November 27, 2006

Mirth

"He then found that if he spent time engaged in imitating the components that make up a smile, his mood lifted. 'That was like an epiphany,' he recalls." This is from the article by Siri Schubert in the current SA Mind. It discusses the work of Paul Ekman.

Laughter Clubs seem to have understood this a few years ago. Dr. Madan Kataria (laughing man on right) started the first laughing club on March 13, 1995. He now is the godfather of laughter yoga.

Jackass as therapy may take a while to gain currency.

Gelastic seizures are left out of Bradley and Daroff but they are no less real. Maybe I wasn't looking in the right place in the index. I had the opportunity to see gelastic seizure earlier this year and they are striking to say the least. The young woman appeared possessed. The laughter was quiet but maniacal. The cause of her seizures was HSV encephalitis years earlier.

# # # #

EXERCISE 1: List every person the post titled "Mirth" names with both a first and a last name.
EXERCISE 2: Based on the post titled "Mirth," say whether each statement agrees with it: (a) The first laughing club was started on March 13, 1995. (b) The young woman's laughter during her seizure was loud. (c) Gelastic seizures are covered in Bradley and Daroff.
EXERCISE 3: According to the post titled "Mirth," what caused the young woman's seizures?

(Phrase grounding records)
# # # #

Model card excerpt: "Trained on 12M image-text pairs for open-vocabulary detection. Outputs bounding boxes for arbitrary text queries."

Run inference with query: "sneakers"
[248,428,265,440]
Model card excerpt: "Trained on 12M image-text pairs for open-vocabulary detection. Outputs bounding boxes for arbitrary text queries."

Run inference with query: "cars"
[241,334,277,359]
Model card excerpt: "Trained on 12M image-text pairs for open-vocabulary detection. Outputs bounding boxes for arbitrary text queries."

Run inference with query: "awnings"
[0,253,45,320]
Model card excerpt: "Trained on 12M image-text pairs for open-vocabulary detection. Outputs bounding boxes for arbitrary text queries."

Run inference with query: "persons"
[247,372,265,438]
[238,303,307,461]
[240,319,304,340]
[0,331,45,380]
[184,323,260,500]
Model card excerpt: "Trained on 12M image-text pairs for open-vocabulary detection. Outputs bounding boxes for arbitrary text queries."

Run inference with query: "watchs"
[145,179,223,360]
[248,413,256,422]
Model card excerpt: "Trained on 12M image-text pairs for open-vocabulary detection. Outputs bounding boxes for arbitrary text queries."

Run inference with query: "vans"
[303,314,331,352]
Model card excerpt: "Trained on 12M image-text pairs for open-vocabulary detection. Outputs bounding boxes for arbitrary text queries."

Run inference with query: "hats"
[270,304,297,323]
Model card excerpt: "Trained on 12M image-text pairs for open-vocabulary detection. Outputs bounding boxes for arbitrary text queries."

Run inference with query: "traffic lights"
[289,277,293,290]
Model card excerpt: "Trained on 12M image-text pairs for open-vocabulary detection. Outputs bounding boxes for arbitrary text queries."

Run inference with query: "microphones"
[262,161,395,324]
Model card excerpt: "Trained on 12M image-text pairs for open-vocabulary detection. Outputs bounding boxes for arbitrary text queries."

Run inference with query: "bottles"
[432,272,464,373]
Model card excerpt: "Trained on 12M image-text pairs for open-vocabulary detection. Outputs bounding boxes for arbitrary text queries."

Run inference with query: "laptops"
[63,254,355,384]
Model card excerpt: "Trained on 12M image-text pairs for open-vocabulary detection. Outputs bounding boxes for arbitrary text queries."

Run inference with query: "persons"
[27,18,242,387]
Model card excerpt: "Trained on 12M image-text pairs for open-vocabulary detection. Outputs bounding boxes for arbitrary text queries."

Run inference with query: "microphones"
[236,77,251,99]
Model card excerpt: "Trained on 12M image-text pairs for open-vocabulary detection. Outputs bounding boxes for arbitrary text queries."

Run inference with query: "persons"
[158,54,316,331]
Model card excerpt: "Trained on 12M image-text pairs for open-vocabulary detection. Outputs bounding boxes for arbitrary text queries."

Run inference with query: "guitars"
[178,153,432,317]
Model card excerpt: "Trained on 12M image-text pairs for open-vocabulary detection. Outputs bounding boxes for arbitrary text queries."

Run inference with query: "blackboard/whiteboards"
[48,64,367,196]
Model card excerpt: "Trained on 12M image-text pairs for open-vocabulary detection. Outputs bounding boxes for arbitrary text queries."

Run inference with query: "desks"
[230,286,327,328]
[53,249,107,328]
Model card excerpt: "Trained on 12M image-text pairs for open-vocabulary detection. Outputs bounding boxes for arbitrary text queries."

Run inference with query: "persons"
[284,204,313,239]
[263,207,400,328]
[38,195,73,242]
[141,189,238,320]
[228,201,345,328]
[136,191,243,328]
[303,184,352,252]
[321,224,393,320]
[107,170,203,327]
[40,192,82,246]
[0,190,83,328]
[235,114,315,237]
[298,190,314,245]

# # # #

EXERCISE OUTPUT 1: Siri Schubert, Paul Ekman, Madan Kataria

EXERCISE OUTPUT 2:
(a) Yes: "started the first laughing club on March 13, 1995"
(b) No: "The laughter was quiet but maniacal."
(c) No: "Gelastic seizures are left out of Bradley and Daroff"

EXERCISE OUTPUT 3: HSV encephalitis years earlier caused her seizures.